EU referendum: Cross-party campaign launched
MPs from all parties are lining up to join a new group to push for an EU referendum, the Tory MP behind it said.
John Baron wants the prime minister to pass a law committing the next government to hold a referendum on Britain's relationship with the EU.
He said this would allow time for an "informed debate" and for the eurozone crisis to "play itself out".
Mr Cameron has said he would consider a referendum on the UK's EU relationship, when the time was right.
But he has so far resisted calls for legislation before the next election.
Mr Baron said he hoped his new group would "nudge" the prime minister and other party leaders in "the right direction".
"What we are trying to do is not make this a 'Eurosceptic's charter' but try to attract people from across the political spectrum," Mr Baron told BBC News.
The Democratic Unionist Party had told him they would sign up their nine MPs "en masse" to the new group, he said.
And he had also been contacted by Labour MPs interested in joining the group, which is due to meet for the first time on 16 October.
In June, Mr Baron handed a letter to Mr Cameron, signed by 100 Tory MPs, calling for a referendum, but he has yet to receive a reply.
He said he had discussed the issue with the prime minister in July and while they had "agreed to disagree" on it, but Mr Cameron had also promised to answer in writing.
Mr Baron believes a referendum "may be an increasingly attractive option" for the prime minister, since the Lib Dems effectively torpedoed plans for constituency boundary changes, which Conservatives had hoped would help them win more seats.
But he said there would be "real electoral advantage" for any party that committed to a referendum, given the growing support at the polls for the UK Independence Party and calls from voters on the doorstep.
He said would prefer an in/out referendum immediately but did not want to push the prime minister "into a corner" on the issue.
"Our letter was pragmatic in asking the prime minister to commit now for a referendum in the next Parliament," he said in an article for ConservativeHome.
"This would allow time for an informed debate as to the question to be asked, and for the eurozone crisis to play out.
"It would also give time for any renegotiations to take place - after all, we have been promised a repatriation of powers."
The issue had been given fresh impetus by EU President Jose Manuel Barroso who this week called for the EU to evolve into a "federation of nation-states".
"I suggest decision time for the UK is fast approaching. Perhaps the prime minister realises this too," Mr Baron told ConservativeHome.

______

[Required actions]
• a. According to the article on the EU referendum campaign, on what date is the new group due to meet for the first time?
• b. Copy the part of the article on the EU referendum campaign starting at "The issue had" and ending at "Baron told ConservativeHome.".
• c. For each statement, say whether it agrees with the article on the EU referendum campaign, and quote the words from the article that decide it: (i) The letter Mr Baron gave Mr Cameron in June was signed by 100 Tory MPs. (ii) Mr Cameron has replied to that letter. (iii) The Democratic Unionist Party said it would sign up its nine MPs to the new group.
The listing that comes next has nothing to do with the work on this article.

______

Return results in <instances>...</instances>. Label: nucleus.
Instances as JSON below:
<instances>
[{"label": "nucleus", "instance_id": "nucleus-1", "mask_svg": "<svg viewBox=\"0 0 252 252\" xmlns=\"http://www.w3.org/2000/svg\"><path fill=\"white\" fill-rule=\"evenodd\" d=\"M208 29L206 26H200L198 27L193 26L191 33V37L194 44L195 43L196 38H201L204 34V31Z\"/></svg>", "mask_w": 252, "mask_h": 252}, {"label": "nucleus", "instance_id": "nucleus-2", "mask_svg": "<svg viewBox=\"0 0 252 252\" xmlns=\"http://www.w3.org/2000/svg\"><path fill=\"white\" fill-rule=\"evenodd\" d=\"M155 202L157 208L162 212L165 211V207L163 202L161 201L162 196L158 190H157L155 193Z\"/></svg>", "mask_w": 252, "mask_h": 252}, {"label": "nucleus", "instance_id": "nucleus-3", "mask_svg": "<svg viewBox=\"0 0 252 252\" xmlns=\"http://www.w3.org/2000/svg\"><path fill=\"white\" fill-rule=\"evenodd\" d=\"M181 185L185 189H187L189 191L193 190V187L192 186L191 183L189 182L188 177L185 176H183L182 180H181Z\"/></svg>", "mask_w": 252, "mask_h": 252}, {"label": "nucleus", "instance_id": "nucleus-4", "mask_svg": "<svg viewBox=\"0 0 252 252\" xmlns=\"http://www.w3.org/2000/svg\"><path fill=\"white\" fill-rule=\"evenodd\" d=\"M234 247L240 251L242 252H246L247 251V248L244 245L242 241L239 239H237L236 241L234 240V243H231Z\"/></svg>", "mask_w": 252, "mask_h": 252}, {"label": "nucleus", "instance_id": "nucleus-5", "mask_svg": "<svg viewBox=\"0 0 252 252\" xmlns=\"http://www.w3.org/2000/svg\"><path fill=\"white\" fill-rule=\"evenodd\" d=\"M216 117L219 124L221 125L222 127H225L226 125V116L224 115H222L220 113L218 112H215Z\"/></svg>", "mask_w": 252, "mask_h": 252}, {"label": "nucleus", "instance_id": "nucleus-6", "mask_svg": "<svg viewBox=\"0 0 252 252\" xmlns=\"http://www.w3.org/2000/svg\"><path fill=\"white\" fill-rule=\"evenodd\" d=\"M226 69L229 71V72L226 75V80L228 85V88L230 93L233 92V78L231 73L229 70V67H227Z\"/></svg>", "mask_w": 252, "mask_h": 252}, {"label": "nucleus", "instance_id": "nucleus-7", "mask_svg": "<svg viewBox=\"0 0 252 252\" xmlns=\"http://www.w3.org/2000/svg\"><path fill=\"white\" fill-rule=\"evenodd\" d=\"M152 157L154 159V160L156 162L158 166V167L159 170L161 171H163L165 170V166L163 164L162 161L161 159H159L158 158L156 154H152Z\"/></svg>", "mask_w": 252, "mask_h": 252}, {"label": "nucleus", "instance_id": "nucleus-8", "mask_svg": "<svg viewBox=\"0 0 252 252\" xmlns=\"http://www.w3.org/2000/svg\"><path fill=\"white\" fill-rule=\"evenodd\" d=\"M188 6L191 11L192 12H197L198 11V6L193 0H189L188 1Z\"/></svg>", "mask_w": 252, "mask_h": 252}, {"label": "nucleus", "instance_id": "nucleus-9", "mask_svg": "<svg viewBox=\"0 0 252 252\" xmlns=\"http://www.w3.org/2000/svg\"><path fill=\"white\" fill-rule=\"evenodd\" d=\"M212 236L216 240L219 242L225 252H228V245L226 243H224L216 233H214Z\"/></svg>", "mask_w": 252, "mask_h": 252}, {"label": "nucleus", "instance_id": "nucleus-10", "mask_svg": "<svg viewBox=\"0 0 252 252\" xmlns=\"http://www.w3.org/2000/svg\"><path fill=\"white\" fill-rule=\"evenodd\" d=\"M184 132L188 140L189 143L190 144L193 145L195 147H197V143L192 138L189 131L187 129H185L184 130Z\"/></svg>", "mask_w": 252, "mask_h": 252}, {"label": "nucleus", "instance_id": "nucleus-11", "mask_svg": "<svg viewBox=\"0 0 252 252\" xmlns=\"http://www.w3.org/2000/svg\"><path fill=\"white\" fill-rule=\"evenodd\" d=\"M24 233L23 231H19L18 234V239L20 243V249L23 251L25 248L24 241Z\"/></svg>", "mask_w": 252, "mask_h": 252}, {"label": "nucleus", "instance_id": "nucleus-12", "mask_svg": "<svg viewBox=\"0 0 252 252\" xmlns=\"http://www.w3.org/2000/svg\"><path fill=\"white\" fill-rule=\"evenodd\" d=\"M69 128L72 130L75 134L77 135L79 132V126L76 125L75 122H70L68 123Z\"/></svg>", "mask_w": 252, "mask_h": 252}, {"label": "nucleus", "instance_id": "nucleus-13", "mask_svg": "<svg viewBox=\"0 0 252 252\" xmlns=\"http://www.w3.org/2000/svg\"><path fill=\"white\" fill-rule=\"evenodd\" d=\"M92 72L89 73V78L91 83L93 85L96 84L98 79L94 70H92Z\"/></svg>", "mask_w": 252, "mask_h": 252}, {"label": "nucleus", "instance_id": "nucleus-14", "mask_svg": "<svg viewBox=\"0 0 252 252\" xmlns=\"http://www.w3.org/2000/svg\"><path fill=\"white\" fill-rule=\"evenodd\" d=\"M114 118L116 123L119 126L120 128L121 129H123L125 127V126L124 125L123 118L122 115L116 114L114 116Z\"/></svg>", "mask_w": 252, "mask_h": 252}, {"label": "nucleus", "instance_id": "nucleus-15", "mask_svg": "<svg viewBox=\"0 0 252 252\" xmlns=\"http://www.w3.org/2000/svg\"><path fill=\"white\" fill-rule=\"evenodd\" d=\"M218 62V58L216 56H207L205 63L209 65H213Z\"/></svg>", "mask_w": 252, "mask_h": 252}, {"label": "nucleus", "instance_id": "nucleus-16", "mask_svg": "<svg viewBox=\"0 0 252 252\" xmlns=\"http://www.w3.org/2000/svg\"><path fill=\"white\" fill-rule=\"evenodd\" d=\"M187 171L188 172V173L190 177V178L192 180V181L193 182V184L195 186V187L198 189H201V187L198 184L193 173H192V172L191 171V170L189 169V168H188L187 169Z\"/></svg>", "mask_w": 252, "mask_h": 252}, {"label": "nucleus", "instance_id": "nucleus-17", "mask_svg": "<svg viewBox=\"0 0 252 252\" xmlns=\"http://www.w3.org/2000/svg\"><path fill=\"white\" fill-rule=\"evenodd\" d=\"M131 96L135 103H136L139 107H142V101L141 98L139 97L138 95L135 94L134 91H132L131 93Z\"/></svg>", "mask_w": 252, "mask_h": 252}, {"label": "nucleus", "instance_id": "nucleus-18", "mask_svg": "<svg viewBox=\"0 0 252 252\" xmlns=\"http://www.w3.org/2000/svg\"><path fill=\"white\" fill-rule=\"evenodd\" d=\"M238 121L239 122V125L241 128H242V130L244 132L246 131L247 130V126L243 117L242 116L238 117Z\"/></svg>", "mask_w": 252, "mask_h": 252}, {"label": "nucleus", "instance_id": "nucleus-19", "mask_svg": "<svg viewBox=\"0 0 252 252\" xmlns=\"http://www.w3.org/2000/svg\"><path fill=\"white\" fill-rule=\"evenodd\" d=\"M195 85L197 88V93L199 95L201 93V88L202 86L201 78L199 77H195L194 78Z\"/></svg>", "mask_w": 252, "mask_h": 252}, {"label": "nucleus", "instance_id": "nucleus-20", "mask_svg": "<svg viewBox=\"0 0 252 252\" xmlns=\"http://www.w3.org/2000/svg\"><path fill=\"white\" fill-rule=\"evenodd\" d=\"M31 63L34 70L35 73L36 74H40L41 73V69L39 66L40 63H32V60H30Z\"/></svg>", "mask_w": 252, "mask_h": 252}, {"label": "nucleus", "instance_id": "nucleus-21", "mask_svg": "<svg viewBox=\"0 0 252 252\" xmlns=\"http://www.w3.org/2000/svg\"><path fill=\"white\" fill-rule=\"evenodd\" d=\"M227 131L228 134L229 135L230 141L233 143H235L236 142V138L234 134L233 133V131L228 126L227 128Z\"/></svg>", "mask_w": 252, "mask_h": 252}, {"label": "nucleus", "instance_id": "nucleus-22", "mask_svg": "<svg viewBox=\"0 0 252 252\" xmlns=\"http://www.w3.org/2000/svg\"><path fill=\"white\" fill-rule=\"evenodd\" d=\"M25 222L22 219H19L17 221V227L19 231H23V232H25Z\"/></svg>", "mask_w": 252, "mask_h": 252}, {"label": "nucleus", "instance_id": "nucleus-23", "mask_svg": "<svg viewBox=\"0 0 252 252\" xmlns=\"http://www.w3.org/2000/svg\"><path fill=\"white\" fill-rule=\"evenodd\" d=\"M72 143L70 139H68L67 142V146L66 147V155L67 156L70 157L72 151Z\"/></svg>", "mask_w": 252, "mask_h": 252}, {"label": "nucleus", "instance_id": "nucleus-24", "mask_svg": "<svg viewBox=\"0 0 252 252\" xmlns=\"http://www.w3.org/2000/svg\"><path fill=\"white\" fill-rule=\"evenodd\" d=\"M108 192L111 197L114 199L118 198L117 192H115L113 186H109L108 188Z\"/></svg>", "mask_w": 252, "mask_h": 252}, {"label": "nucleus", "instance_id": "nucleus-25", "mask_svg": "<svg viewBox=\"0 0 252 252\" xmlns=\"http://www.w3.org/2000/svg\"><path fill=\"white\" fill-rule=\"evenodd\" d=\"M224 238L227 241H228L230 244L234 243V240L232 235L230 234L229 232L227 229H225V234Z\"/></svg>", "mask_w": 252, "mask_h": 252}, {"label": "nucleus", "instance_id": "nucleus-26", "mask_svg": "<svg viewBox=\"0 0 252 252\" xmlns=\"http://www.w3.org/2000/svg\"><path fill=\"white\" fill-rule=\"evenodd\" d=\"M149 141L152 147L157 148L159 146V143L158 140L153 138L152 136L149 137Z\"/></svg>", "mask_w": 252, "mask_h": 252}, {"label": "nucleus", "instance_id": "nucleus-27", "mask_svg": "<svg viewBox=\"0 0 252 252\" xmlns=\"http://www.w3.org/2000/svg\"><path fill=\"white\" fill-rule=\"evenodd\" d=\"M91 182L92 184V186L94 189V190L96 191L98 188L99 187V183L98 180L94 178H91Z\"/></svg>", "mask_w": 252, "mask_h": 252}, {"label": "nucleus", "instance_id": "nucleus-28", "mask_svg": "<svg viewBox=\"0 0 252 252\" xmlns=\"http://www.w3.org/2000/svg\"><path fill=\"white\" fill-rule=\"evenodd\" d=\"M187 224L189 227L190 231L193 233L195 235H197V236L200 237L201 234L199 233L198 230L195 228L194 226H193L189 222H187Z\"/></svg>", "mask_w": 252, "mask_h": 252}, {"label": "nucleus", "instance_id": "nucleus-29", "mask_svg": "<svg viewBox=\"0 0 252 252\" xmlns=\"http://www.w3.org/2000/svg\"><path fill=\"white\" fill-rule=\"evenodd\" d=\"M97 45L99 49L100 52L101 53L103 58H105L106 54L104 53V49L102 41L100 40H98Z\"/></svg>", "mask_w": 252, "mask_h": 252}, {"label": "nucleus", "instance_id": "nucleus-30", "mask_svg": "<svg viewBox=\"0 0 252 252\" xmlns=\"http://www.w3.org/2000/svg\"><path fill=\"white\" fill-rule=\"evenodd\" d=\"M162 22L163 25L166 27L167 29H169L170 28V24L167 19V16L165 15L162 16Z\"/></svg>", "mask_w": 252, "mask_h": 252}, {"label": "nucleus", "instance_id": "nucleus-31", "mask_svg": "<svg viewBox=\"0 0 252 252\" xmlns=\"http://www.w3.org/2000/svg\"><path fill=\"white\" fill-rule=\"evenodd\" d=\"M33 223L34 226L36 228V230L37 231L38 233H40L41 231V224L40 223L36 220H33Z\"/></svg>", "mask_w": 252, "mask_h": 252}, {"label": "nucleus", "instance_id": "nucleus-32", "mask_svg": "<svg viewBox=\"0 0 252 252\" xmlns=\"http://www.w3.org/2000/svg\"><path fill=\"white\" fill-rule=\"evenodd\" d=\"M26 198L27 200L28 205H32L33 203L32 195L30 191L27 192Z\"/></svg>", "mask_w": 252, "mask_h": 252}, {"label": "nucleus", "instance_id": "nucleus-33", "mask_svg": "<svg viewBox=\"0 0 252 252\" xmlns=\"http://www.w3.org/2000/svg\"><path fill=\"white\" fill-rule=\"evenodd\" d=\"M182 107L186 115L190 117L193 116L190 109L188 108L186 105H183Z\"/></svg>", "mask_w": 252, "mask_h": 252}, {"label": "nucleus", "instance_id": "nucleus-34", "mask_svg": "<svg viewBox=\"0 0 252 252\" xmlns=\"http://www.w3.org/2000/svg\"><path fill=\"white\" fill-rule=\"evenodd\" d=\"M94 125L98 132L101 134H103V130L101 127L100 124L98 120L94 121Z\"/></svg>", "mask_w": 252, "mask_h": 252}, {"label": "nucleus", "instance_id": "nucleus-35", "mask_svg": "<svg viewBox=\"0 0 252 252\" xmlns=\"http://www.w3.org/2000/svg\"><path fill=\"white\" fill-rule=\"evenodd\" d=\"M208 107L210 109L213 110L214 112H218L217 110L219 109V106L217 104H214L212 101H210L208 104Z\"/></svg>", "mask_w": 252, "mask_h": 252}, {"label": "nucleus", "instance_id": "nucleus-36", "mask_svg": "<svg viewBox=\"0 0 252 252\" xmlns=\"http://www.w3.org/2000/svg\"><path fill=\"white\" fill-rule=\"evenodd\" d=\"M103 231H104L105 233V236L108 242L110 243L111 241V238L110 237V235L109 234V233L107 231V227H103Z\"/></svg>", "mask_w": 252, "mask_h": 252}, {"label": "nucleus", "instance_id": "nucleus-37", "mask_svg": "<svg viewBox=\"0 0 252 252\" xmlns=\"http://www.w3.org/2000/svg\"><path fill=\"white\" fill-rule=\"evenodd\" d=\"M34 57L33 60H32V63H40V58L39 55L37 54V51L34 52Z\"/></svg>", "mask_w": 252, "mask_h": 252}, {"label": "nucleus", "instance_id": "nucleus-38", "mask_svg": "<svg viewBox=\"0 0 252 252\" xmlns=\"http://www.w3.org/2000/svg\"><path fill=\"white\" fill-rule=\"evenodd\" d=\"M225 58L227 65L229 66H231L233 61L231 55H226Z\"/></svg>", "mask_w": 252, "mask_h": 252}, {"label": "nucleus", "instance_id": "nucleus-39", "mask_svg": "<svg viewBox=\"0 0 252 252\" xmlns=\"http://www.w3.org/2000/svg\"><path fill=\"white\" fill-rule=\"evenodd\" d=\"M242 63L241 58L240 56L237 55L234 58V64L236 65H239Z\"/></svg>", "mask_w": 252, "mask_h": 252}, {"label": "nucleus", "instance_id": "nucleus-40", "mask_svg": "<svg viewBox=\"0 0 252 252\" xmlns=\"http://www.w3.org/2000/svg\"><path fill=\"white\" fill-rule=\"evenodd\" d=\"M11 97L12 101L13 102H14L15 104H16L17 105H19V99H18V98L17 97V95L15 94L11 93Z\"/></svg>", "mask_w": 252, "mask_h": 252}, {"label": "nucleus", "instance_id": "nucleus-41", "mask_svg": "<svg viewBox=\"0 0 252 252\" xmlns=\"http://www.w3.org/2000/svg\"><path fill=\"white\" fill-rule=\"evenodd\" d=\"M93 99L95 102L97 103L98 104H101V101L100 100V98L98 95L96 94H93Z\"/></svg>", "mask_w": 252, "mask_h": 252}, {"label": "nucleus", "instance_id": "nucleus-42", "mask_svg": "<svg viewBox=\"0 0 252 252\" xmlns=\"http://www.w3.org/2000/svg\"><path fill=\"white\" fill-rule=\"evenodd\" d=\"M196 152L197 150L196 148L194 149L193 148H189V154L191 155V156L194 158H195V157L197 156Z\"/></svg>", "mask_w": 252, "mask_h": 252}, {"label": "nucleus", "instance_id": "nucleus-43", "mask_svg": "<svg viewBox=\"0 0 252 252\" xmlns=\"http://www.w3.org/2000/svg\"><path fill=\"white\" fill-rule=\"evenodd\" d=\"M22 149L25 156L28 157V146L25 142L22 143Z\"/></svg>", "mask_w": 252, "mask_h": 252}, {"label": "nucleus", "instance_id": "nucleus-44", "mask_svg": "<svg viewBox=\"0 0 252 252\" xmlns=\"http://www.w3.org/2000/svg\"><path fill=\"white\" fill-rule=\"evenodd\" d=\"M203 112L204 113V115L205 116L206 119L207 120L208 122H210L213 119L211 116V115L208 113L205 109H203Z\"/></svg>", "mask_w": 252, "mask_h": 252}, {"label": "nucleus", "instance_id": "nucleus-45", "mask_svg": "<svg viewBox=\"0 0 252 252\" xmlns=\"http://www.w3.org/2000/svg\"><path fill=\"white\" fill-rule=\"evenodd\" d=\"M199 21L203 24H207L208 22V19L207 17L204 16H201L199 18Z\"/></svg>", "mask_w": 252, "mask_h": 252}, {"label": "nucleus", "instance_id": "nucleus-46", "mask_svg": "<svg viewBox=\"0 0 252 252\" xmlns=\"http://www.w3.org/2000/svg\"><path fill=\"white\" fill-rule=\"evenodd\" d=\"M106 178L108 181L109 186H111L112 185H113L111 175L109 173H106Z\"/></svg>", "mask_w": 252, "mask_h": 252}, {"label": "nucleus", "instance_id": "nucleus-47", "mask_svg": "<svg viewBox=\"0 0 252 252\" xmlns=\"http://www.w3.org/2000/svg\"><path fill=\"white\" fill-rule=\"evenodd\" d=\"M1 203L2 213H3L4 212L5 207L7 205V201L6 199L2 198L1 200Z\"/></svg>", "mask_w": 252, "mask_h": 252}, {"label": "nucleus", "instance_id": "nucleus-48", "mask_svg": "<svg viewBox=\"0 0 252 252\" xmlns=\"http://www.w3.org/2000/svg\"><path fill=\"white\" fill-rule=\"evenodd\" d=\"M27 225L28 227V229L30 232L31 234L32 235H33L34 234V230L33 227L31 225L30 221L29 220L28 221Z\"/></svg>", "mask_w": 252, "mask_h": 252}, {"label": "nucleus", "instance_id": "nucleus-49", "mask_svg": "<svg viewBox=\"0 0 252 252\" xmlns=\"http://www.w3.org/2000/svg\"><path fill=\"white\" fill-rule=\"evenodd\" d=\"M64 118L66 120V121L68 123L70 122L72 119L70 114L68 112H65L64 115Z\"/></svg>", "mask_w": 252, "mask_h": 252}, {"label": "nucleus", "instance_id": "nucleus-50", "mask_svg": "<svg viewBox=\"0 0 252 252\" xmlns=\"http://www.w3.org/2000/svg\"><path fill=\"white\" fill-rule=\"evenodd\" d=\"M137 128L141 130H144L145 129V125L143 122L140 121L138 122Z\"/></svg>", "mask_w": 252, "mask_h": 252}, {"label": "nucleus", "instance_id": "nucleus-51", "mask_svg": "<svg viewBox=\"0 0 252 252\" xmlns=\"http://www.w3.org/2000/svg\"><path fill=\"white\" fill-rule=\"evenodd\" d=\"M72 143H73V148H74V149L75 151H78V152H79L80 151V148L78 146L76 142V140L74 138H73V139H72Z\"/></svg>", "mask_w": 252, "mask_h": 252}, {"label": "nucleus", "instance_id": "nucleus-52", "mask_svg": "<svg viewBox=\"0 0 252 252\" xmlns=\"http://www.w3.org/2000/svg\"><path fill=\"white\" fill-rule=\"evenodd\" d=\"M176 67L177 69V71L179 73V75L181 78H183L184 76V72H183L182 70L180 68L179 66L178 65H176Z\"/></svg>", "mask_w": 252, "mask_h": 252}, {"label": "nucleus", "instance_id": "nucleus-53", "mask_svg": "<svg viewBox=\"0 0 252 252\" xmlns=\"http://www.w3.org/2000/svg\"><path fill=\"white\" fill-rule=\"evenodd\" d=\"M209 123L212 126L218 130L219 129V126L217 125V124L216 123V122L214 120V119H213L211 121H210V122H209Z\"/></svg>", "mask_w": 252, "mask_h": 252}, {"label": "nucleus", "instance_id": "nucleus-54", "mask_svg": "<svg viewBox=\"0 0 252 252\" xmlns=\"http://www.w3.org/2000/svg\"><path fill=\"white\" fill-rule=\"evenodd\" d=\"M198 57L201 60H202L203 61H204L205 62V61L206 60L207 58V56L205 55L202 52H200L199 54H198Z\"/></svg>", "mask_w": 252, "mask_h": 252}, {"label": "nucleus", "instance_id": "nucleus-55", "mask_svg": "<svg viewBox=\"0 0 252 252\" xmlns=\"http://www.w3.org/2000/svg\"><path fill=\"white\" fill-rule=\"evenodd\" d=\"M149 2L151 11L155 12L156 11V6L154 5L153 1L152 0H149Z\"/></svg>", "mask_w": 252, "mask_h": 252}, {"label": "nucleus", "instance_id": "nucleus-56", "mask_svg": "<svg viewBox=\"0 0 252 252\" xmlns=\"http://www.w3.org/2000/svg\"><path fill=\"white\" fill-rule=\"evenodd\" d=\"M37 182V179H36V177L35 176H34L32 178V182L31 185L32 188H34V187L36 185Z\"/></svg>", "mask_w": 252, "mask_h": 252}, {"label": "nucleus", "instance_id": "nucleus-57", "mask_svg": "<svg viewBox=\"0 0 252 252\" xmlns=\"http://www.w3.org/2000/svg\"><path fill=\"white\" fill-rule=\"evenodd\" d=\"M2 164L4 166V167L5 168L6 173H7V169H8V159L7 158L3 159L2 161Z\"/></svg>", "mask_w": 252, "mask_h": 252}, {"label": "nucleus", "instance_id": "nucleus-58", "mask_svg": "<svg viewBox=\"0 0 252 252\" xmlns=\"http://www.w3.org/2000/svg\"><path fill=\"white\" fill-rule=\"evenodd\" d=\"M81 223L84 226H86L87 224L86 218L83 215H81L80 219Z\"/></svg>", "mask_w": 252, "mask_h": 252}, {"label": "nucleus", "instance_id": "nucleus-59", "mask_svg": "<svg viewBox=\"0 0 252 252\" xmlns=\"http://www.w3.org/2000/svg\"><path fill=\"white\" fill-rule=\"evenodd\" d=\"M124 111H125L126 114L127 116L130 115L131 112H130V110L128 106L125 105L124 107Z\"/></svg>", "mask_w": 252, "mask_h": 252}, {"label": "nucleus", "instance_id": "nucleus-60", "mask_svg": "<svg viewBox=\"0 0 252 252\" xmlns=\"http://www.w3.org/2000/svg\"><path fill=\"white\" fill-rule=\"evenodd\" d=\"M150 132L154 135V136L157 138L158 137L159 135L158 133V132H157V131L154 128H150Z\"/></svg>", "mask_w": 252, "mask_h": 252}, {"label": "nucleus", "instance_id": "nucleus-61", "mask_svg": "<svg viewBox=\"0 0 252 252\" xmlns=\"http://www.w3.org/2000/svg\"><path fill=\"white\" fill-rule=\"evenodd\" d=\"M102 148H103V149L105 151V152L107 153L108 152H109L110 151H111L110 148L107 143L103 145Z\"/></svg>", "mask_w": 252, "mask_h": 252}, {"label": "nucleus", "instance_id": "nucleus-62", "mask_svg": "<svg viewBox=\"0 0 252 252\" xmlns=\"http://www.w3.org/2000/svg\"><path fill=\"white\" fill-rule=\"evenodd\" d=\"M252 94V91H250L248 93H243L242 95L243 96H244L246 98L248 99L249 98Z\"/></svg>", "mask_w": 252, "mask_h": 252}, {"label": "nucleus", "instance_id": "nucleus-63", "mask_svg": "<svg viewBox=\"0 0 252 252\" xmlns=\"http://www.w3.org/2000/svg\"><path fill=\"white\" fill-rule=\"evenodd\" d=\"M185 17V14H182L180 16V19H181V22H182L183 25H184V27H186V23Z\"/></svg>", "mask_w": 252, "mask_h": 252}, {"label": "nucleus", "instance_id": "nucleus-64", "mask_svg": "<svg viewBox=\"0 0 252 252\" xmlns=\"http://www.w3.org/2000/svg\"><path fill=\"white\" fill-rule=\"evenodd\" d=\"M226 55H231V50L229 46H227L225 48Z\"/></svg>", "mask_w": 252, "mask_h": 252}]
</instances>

______

[Solutions]
• a. 16 October

• b.
The issue had been given fresh impetus by EU President Jose Manuel Barroso who this week called for the EU to evolve into a "federation of nation-states".
"I suggest decision time for the UK is fast approaching. Perhaps the prime minister realises this too," Mr Baron told ConservativeHome.

• c.
(i) Yes: "signed by 100 Tory MPs"
(ii) No: "he has yet to receive a reply"
(iii) Yes: "they would sign up their nine MPs "en masse" to the new group"